The Iowa chapter of the Realtors Land Institute released Tuesday the findings of a survey, which found the overall farmland value across Iowa dropped by 1.7% between March and September of this year.
Nearly all nine crop regions saw some sort of decline in value with the west central part of the state seeing the sharpest decline at 3.9%. The north central region saw no change and the northeastern part of Iowa saw a .7% increase. The values of the cropland saw an increase between September 2017 and March 2018, leaving a statewide average increase in value of 1.2% over the last year.
The major factors that affect these values are limited land available on the market, increasing interest rates, commodity price levels, world trade agreements and tariffs, the report said. This comes in the midst of an ongoing dispute over trade as the Trump administration tries to re-negotiate trade agreements and levies tariffs against countries like China.
"Tariffs are definitely a disruption," said Kyle Hansen of Hertz Real Estate Services in Nevada. "Anything that affects commodities will affect land prices."
An expert says land value is likely to continue to decline, but that doesn't mean the worst is yet to come.
“We won’t see a sudden collapse of the market because due to the tariffs with China," said Dr. Wendong Zhang, assistant professor of economics at Iowa State University. He is a farm management specialist that looks at land use and land value. Zhang releases a similar land value report every December.
“A replay of the 1980 farm crisis is unlikely," Zhang said.
That's because most Iowa farmers -- 82% -- own their land. This means that don't necessarily have to sell land under any circumstances, which keeps the land available limited and in turn, helps to keep the market steady. Zhang estimates any further decline of land value won't exceed 5%.
As a result, Zhang said, this slight downturn in the market will be seen as "short term pain" for most landowners.
"But if you're relatively young and have a lot of debt, the tariffs, more than likely, will increase the probability of being called into the banks and suggested by the lender to sell [part of your land] to shore up capital," Zhang said.

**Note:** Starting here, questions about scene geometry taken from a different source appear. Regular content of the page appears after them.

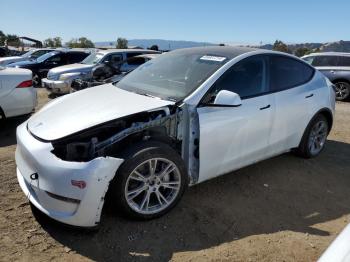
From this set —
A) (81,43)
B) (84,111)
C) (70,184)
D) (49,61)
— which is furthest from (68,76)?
(81,43)

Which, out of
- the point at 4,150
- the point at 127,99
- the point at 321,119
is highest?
the point at 127,99

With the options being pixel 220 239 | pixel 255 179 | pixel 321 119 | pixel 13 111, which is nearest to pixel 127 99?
pixel 220 239

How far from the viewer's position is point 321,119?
5.01 meters

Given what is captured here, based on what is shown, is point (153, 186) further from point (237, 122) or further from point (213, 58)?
point (213, 58)

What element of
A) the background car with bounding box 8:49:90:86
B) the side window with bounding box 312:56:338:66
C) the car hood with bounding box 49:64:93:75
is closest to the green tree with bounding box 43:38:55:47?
the background car with bounding box 8:49:90:86

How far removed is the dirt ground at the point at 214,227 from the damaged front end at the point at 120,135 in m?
0.67

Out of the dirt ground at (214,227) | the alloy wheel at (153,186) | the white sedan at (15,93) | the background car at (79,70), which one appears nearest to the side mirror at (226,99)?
the alloy wheel at (153,186)

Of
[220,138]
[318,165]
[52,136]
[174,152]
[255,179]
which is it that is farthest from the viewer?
[318,165]

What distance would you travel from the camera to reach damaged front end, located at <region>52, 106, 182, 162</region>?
297 centimetres

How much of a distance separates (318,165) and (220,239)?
2.52 m

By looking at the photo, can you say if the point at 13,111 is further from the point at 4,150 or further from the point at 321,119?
the point at 321,119

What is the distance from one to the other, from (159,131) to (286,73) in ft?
6.82

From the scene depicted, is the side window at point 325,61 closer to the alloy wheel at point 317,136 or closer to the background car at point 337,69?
the background car at point 337,69

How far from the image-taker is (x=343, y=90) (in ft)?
38.3
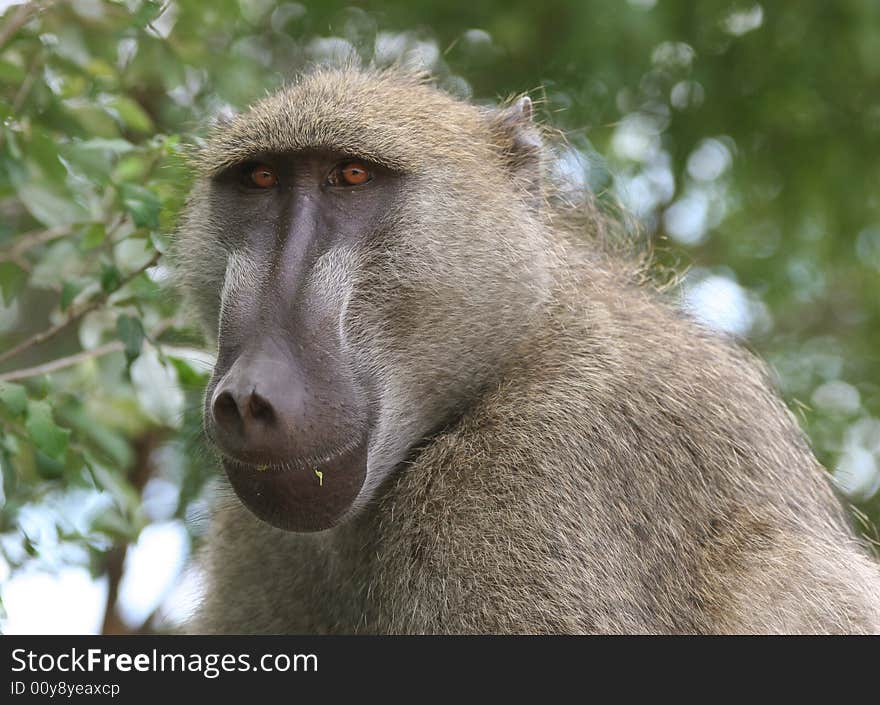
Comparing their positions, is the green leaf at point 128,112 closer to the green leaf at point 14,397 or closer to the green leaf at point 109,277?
the green leaf at point 109,277

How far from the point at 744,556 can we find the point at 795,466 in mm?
582

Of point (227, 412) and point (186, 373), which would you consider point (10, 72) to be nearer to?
point (186, 373)

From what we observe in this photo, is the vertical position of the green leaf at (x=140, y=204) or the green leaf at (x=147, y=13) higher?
the green leaf at (x=147, y=13)

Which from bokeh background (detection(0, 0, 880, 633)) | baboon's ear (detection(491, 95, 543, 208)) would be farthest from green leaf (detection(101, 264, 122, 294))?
baboon's ear (detection(491, 95, 543, 208))

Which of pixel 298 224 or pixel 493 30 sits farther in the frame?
pixel 493 30

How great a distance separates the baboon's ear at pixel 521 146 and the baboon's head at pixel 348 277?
1 centimetres

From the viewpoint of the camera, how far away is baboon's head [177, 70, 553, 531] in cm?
365

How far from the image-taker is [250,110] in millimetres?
4742

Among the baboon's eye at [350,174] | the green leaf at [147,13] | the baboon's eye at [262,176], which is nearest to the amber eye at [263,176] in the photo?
the baboon's eye at [262,176]

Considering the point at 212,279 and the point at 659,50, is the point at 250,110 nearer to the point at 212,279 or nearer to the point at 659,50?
the point at 212,279

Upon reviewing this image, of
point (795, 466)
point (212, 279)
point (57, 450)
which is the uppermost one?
point (795, 466)

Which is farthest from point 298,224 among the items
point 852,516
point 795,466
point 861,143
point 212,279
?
point 861,143

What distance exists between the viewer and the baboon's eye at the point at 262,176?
4.32m

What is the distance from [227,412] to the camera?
355cm
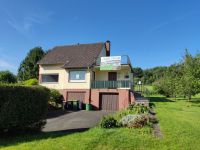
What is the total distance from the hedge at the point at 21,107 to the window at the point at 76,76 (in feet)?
48.2

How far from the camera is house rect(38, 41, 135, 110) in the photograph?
971 inches

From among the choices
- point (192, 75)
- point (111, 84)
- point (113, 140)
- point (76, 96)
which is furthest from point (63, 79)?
point (113, 140)

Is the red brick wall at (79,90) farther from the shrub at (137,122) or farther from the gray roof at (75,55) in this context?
the shrub at (137,122)

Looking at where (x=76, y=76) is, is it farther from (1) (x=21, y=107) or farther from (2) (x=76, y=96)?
(1) (x=21, y=107)

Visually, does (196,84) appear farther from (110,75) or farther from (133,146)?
(133,146)

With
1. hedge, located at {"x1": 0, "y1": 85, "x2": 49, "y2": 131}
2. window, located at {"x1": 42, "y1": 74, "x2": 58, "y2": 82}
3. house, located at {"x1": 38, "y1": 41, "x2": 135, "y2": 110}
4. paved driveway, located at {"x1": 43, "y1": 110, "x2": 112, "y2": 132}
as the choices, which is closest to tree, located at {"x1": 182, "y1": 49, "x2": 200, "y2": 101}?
house, located at {"x1": 38, "y1": 41, "x2": 135, "y2": 110}

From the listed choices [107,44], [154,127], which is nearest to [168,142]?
[154,127]

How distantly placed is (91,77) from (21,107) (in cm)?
1622

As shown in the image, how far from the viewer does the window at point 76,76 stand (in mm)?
26266

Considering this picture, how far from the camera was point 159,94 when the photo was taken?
4859 centimetres

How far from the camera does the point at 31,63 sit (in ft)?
176

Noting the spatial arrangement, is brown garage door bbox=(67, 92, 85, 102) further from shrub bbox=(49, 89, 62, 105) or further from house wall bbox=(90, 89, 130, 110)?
house wall bbox=(90, 89, 130, 110)

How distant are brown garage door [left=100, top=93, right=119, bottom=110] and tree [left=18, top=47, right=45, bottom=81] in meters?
32.0

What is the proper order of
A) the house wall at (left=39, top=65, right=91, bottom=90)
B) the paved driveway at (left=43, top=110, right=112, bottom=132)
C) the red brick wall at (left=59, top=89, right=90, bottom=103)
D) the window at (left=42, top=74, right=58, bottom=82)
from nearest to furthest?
the paved driveway at (left=43, top=110, right=112, bottom=132)
the red brick wall at (left=59, top=89, right=90, bottom=103)
the house wall at (left=39, top=65, right=91, bottom=90)
the window at (left=42, top=74, right=58, bottom=82)
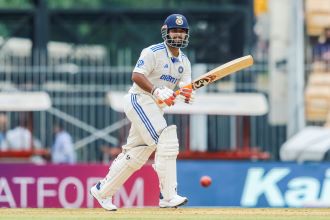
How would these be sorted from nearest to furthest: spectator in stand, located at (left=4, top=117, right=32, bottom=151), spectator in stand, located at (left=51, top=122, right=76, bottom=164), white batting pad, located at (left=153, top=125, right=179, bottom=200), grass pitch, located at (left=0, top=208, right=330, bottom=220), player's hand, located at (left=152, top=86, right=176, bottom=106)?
grass pitch, located at (left=0, top=208, right=330, bottom=220)
player's hand, located at (left=152, top=86, right=176, bottom=106)
white batting pad, located at (left=153, top=125, right=179, bottom=200)
spectator in stand, located at (left=4, top=117, right=32, bottom=151)
spectator in stand, located at (left=51, top=122, right=76, bottom=164)

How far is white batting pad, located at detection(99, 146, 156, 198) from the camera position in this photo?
15648 mm

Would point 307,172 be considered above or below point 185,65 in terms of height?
below

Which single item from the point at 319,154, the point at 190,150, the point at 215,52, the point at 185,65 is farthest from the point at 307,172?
the point at 215,52

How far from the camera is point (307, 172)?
20891 millimetres

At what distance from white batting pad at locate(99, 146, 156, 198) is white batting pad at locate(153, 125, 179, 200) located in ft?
0.91

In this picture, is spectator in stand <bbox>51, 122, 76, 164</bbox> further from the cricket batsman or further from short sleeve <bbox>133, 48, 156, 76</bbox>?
short sleeve <bbox>133, 48, 156, 76</bbox>

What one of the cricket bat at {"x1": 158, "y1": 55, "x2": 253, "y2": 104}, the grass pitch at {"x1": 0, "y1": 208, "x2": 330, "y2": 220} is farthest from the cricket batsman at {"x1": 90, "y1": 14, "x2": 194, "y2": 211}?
the grass pitch at {"x1": 0, "y1": 208, "x2": 330, "y2": 220}

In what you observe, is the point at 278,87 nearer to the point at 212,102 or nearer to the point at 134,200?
the point at 212,102

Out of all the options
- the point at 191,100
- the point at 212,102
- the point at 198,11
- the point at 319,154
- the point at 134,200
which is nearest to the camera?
the point at 191,100

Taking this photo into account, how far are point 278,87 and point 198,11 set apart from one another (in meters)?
2.93

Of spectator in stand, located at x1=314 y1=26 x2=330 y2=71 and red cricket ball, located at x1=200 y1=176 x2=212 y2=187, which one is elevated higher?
spectator in stand, located at x1=314 y1=26 x2=330 y2=71

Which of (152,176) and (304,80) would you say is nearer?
(152,176)

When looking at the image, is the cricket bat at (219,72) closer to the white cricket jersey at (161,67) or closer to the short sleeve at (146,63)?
the white cricket jersey at (161,67)

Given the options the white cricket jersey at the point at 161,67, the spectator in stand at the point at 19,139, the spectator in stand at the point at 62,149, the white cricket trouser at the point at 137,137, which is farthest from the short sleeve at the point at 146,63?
the spectator in stand at the point at 62,149
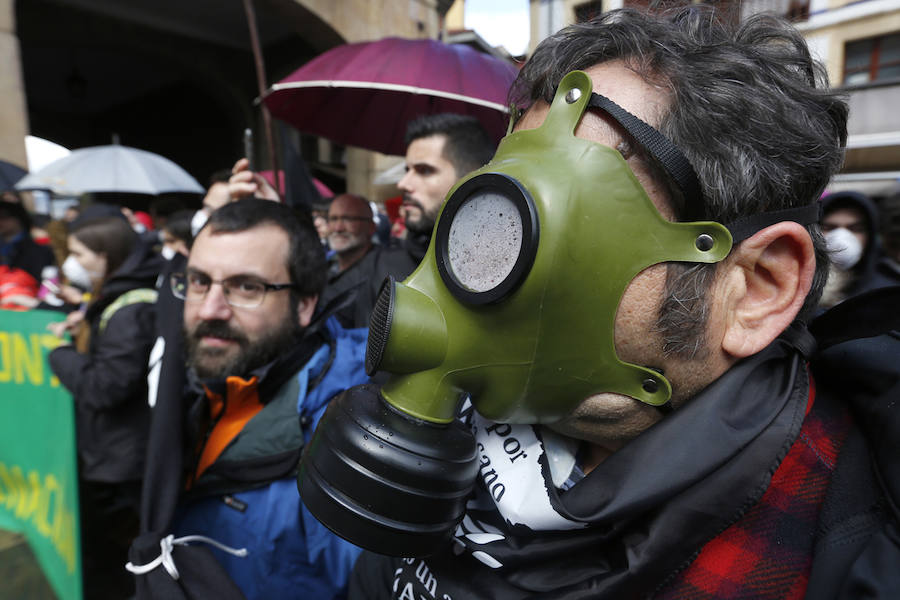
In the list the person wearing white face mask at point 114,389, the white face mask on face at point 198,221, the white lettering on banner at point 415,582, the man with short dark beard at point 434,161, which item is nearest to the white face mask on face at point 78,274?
the person wearing white face mask at point 114,389

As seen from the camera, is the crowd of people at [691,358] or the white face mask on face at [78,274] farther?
the white face mask on face at [78,274]

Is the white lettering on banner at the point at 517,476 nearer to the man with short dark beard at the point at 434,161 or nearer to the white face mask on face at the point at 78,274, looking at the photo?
the man with short dark beard at the point at 434,161

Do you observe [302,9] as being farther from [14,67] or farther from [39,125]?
[39,125]

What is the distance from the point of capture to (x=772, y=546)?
2.67 ft

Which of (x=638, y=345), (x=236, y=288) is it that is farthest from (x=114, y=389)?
(x=638, y=345)

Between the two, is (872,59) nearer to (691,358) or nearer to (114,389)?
(691,358)

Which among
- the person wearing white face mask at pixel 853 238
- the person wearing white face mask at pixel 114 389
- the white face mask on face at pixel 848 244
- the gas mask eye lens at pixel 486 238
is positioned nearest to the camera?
the gas mask eye lens at pixel 486 238

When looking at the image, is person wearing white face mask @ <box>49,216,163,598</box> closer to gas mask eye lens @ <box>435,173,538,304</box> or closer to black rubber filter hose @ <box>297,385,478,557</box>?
black rubber filter hose @ <box>297,385,478,557</box>

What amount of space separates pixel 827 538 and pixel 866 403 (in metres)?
0.23

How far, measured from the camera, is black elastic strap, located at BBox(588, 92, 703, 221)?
0.81 metres

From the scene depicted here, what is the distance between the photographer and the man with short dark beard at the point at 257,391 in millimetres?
1709

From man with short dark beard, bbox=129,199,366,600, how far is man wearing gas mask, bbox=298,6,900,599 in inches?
35.8

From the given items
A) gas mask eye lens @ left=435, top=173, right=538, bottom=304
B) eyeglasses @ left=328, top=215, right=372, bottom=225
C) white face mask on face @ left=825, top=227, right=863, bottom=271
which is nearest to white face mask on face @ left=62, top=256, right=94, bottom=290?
eyeglasses @ left=328, top=215, right=372, bottom=225

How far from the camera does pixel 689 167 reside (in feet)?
2.67
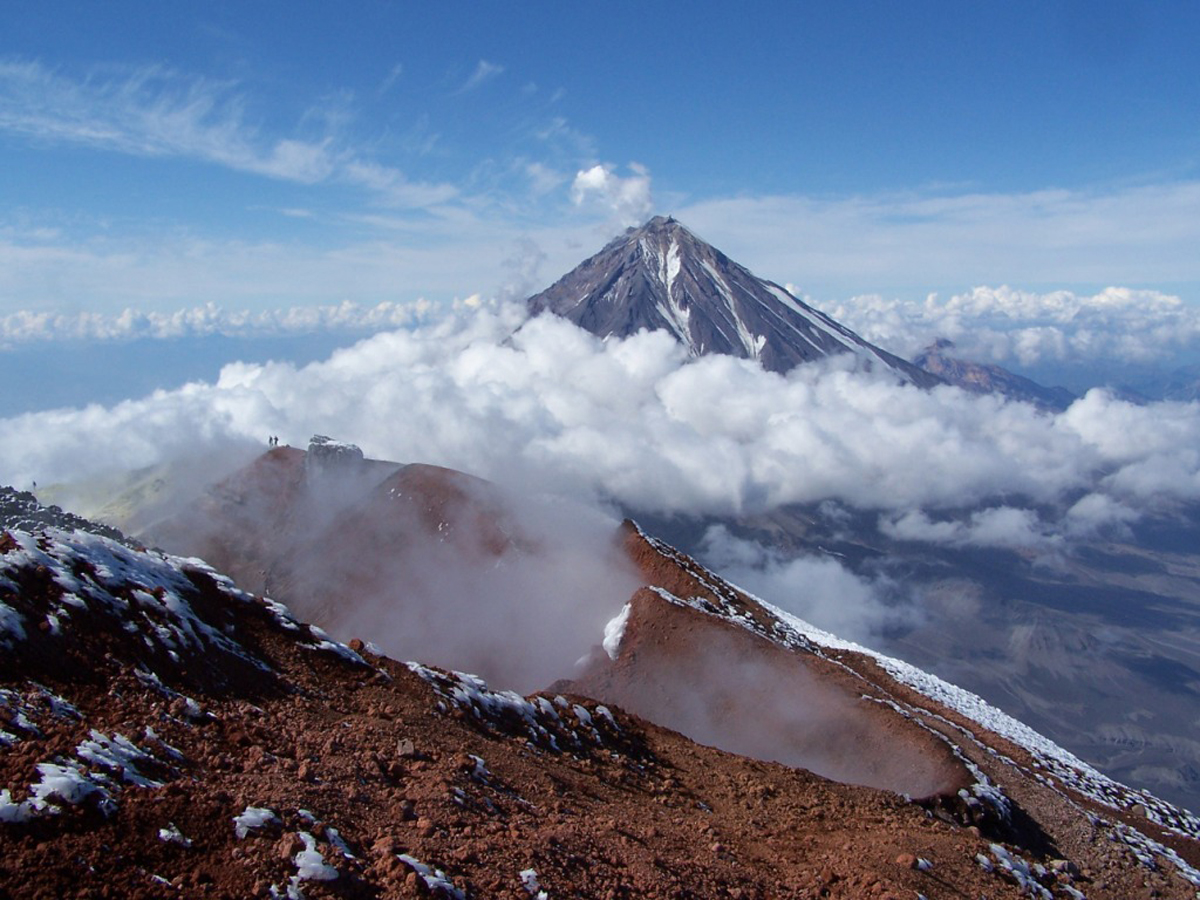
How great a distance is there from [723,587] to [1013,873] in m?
27.6

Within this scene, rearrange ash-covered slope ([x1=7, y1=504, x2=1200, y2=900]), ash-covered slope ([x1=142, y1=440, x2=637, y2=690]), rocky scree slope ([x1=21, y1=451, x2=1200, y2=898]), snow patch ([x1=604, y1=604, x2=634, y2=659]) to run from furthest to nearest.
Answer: ash-covered slope ([x1=142, y1=440, x2=637, y2=690]) → snow patch ([x1=604, y1=604, x2=634, y2=659]) → rocky scree slope ([x1=21, y1=451, x2=1200, y2=898]) → ash-covered slope ([x1=7, y1=504, x2=1200, y2=900])

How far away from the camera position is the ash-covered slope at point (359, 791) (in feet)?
26.5

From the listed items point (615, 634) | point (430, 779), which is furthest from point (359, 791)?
point (615, 634)

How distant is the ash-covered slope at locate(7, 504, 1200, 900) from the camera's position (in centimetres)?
809

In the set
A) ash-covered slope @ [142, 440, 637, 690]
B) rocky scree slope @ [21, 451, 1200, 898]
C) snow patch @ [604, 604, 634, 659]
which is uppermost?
rocky scree slope @ [21, 451, 1200, 898]

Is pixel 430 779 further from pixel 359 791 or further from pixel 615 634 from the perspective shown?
pixel 615 634

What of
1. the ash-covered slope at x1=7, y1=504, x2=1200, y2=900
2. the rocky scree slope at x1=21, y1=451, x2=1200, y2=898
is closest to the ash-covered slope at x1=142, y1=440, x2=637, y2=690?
the rocky scree slope at x1=21, y1=451, x2=1200, y2=898

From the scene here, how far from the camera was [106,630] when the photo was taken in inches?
480

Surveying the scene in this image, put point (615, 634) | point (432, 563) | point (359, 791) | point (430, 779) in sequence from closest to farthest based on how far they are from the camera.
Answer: point (359, 791) → point (430, 779) → point (615, 634) → point (432, 563)

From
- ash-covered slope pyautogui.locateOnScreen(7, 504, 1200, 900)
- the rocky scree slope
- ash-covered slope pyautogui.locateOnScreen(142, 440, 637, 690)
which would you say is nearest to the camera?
ash-covered slope pyautogui.locateOnScreen(7, 504, 1200, 900)

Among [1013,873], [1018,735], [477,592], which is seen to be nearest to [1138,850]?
[1013,873]

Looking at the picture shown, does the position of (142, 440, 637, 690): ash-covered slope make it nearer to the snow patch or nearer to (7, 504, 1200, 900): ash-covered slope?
the snow patch

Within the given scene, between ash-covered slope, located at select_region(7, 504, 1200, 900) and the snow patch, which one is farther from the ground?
ash-covered slope, located at select_region(7, 504, 1200, 900)

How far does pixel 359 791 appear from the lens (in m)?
10.3
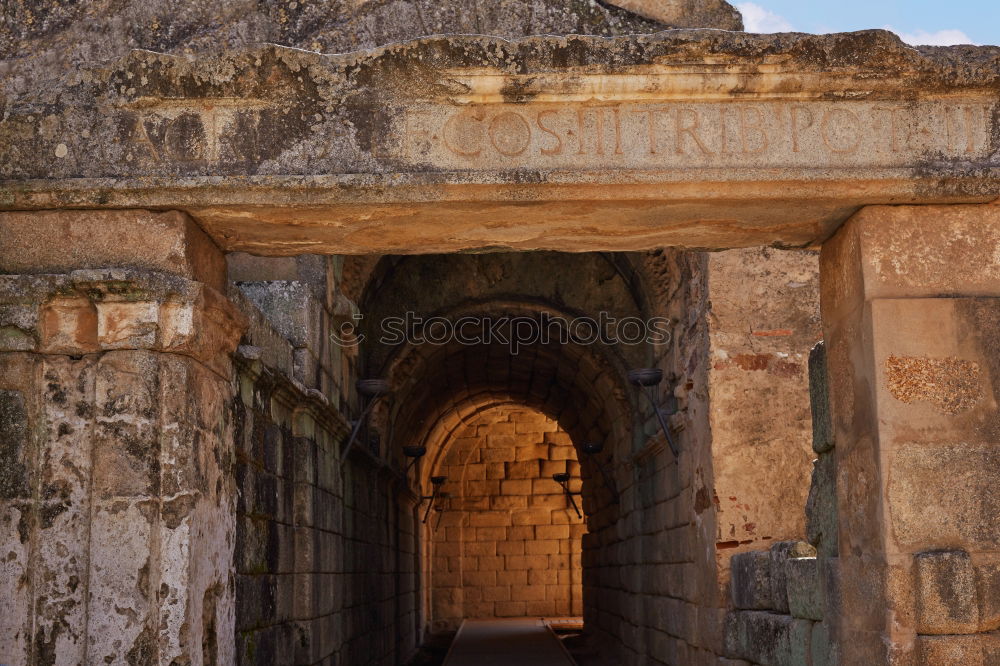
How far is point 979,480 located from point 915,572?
395 mm

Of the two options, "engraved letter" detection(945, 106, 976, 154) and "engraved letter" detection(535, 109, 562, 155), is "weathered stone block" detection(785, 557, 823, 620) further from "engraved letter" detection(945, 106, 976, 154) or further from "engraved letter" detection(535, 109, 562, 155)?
A: "engraved letter" detection(535, 109, 562, 155)

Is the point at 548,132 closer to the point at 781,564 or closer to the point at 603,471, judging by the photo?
the point at 781,564

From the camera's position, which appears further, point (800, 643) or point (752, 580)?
point (752, 580)

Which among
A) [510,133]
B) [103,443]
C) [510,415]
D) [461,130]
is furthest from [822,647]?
[510,415]

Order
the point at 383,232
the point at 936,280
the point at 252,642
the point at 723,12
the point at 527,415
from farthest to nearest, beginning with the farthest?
the point at 527,415
the point at 723,12
the point at 252,642
the point at 383,232
the point at 936,280

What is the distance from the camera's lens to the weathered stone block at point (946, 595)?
3586mm

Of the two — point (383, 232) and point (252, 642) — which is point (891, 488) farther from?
point (252, 642)

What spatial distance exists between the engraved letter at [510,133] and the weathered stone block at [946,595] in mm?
1940

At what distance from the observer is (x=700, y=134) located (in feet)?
12.4

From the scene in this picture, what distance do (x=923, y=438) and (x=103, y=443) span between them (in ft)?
9.11

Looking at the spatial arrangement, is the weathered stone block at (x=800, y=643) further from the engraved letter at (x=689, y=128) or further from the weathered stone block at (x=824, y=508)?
the engraved letter at (x=689, y=128)

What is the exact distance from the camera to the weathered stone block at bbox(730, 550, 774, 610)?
6.09 m

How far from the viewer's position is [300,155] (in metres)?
3.75

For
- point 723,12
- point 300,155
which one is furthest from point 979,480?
point 723,12
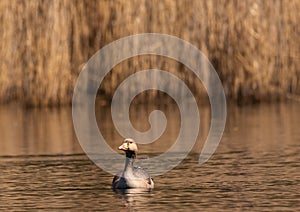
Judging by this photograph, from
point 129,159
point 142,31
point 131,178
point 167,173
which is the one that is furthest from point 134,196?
point 142,31

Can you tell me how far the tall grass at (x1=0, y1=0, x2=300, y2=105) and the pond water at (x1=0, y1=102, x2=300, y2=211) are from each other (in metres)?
1.18

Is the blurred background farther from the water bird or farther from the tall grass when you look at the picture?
the water bird

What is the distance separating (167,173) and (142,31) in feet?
27.0

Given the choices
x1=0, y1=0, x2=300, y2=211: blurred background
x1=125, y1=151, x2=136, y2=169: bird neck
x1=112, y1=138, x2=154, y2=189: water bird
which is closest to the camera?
x1=112, y1=138, x2=154, y2=189: water bird

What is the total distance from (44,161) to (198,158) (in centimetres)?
201

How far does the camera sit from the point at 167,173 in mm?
13930

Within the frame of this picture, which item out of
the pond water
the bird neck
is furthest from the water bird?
the pond water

While land markets might feel little impact, Zhang says some commodity markets could face long-term damage--- even if these trade disputes get resolved---because China could diversify its markets, curtailing the amount of a certain product it imports from the U.S.
He pointed to 2009 trade disputes as an example. In 2009, China retaliated on U.S. exports of chicken feet in response to the Obama administration's tariff on tires.
"After that, they essentially moved $1 billion of chicken feet exports to zero. They essentially knocked out the chicken export market for the U.S.," Zhang said.
And these tariffs have trickle down effects beyond just agriculture.
“[They] not only affects the commodity prices, not only affects agriculture sector. It also affects to revenue the state has and also affects a lot of the public services these revenues support, including higher education," Zhang said.